Paper Review: The effectiveness of MAE pre-pretraining for billion-scale pretraining

Paper link

Main image

This paper challenges the conventional pretrain-then-finetune approach widely used in visual recognition tasks in computer vision. The authors propose an extra pre-pretraining phase that employs a self-supervised technique, MAE (Masked Autoencoder), to initialize the model. Contrary to the previous belief that MAE only scales with model size, they discover it also scales with the size of the training dataset. Hence, their MAE-based pre-pretraining strategy can be utilized for training foundation models as it scales with both the model and data size. This approach consistently enhances model convergence and downstream transfer performance across various scales of models and datasets.

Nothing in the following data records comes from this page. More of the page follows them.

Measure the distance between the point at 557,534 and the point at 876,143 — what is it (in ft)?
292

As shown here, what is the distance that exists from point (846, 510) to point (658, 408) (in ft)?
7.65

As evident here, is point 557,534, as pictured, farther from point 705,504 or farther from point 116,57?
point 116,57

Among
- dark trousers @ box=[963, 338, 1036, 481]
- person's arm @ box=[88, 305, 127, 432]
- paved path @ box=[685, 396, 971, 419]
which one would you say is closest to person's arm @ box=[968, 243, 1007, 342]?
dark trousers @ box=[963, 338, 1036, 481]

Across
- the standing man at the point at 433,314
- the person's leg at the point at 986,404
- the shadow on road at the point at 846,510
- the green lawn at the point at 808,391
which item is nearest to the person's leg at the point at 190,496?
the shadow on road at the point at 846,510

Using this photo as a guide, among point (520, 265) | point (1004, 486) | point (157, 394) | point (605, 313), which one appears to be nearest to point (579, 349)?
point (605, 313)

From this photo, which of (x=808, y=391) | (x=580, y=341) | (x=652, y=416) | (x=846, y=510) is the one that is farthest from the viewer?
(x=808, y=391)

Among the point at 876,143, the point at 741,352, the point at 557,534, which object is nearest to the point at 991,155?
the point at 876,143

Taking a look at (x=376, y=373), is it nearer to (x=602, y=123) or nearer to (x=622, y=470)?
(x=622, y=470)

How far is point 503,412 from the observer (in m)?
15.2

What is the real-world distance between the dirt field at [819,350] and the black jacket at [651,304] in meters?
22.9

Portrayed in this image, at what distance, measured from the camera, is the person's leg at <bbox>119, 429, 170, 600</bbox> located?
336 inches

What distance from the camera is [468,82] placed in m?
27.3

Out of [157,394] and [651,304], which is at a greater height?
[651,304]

The authors assessed the efficacy of their pre-pretraining method on 10 distinct visual recognition tasks, including image classification, video recognition, object detection, and low-shot and zero-shot recognition. Their largest model sets new state-of-the-art results on iNaturalist-18 (91.3%), 1-shot ImageNet-1k (62.1%), and zero-shot transfer on Food-101 (96.0%). Their research underscores the significant role model initialization plays, even in web-scale pretraining involving billions of images.

Setup

The researchers conducted their experiments using the Vision Transformer (ViT) architecture as the visual encoder. This architecture combines minimal vision-specific inductive biases with a standard transformer framework and has proven useful in various visual and multimodal recognition tasks. They trained ViT models of different scales, from ViT-B (86M parameters) to ViT-6.5B (6.5B parameters).

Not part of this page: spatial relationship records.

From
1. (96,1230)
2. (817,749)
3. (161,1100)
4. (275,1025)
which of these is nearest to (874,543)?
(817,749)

Their pre-pretraining technique, Masked Autoencoder (MAE), learns visual representations from image datasets without using labels. In this method, 75% of an image is randomly masked, and the model is trained to reconstruct the masked input image by minimizing pixel reconstruction error. With the ViT architecture, the MAE only needs to process the 25% unmasked image patches, making it highly efficient.

The researchers also used weakly-supervised pretraining (WSP), which utilizes images with associated ‘weak’ supervision, typically text information. This information is converted into a discrete set of labels, and then a multi-label classification loss is used to train models.

The researchers’ approach of MAE→WSP first pretrains the encoder using the MAE self-supervised method with images only. This pre-pretraining stage is computationally efficient due to MAE’s masking technique. Following this, the encoder is pretrained using both the image and associated weak supervision, outperforming the use of either strategy in isolation.

Experiments

MAE performs strongly on tasks like object detection and full finetuned image classification, but struggles with tasks where the model is not finetuned, such as linear classifiers, zero-shot, or low-shot classification - tasks where WSP performs better. However, the combined MAE→WSP approach outperforms either of the two methods on most evaluations, including image classification, video recognition, zero-shot evaluation, and object detection, among others.

  • An ablation study examining the effects of pre-pretraining versus random initialization for different model sizes shows that MAE pre-pretraining consistently outperforms the WSP baseline across all model sizes, from 86M to 2B parameters. The performance improvement increases for larger model sizes, indicating the promise of pre-pretraining as it scales with model sizes. Notably, a 2B MAE→WSP model outperforms a larger 6.5B WSP model.
  • Pre-pretraining improves results over standard pretraining and yields significant gains with fewer WSP pretraining epochs. Even a small amount of pre-pretraining for 0.1 epochs shows improvement. The gains reach saturation at 1 epoch of pre-pretraining and remain stable even after 4 epochs of WSP, demonstrating the value of pre-pretraining at scale.
  • When comparing training FLOPs, MAE→WSP achieves better transfer performance compared to WSP and is up to 2× more efficient. This training efficiency holds over a large 10× compute window.